Non-minimal derivative coupling (NMDC) to gravity in flat FLRW universe is investigated in the scenario of holographic dark energy. Kinetic term is coupled to the Einstein tensor under potential $V=(1∕2)m^2{\varphi }^2$. The free kinetic term is allowed to be canonical and phantom. Gravitational constant is modified with the NMDC coupling. Holographic cutoff at Hubble horizon gives modification to dark energy density. We evaluate dark energy equation of state and the variation of gravitational constant of the theory such that the theory can be constrained. It is found that positive NMDC coupling is favored rather than the negative one. The model with purely NMDC theory and the potential is favored with positive sub-Planckian NMDC coupling and decaying scalar field. The canonical scalar field with positive NMDC coupling under the scalar potential is also viable under some conditions that result in oscillating scalar field. The phantom field case is not favored in this model since the coupling and scalar mass are required to be super-Planckian while it is tightly constrained by gravitational constant variation observations.

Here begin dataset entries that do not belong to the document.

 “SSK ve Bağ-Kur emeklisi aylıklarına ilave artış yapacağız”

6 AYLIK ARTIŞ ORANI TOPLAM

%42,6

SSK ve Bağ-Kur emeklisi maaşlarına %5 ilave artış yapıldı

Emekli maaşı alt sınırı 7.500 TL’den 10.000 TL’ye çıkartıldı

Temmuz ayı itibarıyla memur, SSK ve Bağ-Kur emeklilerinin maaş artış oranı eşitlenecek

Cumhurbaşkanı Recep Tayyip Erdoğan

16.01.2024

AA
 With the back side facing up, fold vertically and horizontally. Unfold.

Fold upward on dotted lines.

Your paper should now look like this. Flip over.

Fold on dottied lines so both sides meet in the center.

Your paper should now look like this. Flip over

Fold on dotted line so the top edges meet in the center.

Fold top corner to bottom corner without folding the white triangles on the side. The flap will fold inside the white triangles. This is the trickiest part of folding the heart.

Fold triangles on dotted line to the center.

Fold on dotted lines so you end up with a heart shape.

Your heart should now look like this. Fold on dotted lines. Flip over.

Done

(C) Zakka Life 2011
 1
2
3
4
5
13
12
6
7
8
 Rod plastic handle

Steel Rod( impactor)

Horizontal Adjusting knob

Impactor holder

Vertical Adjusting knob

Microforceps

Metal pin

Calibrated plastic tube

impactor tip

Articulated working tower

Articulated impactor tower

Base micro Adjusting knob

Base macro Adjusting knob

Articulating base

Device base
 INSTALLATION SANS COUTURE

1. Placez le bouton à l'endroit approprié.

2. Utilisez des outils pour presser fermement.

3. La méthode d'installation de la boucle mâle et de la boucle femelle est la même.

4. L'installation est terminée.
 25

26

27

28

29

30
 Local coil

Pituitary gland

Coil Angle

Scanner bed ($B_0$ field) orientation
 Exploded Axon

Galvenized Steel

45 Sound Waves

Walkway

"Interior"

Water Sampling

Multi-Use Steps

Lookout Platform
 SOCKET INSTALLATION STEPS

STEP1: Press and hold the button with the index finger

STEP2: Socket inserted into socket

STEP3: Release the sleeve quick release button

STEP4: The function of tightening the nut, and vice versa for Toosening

在全息暗能量的情况下，研究了平面FLRW宇宙中重力的非最小导数耦合（NMDC）。动力学项在势下耦合到爱因斯坦张量$V=（\mathrm{1个}∕2）{米}^2{\varphi }^2$。自由动力学项是规范的和幻像的。重力常数通过NMDC耦合进行修改。哈勃地平线的全息截止值改变了暗能量密度。我们评估了暗能量状态方程和该理论的引力常数的变化，从而可以对该理论进行约束。发现，积极的NMDC耦合比消极的耦合更受青睐。具有纯NMDC理论且具有潜力的模型受到正普朗克次NMDC耦合和标量场衰减的青睐。在标量电势下具有正NMDC耦合的规范标量场在某些导致标量场振荡的条件下也是可行的。